Items from a data source:
####
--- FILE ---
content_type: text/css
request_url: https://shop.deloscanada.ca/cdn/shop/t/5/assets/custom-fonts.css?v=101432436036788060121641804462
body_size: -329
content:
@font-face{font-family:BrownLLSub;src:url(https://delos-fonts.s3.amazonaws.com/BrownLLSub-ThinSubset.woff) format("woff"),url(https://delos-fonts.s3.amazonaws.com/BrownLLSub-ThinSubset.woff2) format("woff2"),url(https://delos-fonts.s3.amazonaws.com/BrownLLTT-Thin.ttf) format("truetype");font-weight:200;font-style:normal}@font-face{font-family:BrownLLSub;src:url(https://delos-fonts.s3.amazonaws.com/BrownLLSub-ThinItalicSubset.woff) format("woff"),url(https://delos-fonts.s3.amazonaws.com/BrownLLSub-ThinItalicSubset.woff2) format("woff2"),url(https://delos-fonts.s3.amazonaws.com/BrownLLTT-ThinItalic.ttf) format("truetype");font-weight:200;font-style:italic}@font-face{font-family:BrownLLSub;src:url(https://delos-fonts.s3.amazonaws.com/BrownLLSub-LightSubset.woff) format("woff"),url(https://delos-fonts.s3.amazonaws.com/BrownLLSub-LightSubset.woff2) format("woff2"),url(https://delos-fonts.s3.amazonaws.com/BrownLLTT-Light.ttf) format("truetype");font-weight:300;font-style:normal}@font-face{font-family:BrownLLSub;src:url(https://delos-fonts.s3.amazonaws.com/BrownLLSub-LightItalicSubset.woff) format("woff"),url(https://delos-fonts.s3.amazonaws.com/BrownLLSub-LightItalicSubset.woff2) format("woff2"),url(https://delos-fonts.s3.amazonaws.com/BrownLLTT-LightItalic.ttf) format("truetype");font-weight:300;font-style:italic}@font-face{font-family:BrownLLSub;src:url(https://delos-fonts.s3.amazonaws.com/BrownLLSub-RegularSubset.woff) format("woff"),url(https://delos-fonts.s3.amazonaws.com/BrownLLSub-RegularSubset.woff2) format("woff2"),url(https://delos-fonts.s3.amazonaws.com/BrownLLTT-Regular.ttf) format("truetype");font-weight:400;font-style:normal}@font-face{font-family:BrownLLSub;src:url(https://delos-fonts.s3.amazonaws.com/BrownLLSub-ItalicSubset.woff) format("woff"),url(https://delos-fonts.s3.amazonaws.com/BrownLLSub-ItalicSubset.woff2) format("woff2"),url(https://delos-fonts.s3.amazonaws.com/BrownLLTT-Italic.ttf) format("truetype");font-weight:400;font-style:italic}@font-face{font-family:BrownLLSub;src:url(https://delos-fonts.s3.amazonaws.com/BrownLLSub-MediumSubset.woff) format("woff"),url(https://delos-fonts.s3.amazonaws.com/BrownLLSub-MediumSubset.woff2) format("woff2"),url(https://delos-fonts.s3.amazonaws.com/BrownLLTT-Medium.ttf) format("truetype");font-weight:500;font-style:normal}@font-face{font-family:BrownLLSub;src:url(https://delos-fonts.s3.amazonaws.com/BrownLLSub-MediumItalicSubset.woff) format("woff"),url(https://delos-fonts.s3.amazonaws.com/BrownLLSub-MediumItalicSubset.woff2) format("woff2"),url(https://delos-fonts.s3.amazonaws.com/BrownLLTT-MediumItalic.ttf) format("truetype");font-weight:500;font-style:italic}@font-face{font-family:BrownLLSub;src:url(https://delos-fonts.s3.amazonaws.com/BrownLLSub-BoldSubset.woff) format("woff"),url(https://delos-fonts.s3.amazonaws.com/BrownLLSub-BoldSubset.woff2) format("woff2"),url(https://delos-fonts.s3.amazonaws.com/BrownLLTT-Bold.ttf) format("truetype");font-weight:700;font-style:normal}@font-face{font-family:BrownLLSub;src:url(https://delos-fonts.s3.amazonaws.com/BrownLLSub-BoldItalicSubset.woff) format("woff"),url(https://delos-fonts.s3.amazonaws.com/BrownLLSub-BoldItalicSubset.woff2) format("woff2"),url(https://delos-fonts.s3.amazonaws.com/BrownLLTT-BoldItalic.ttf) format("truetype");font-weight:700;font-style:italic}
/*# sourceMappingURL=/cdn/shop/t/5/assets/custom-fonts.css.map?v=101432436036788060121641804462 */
####
# Exercise directions
Please show, exactly as written, every line above that contains the word "shop".

# Expected answer
request_url: https://shop.deloscanada.ca/cdn/shop/t/5/assets/custom-fonts.css?v=101432436036788060121641804462
/*# sourceMappingURL=/cdn/shop/t/5/assets/custom-fonts.css.map?v=101432436036788060121641804462 */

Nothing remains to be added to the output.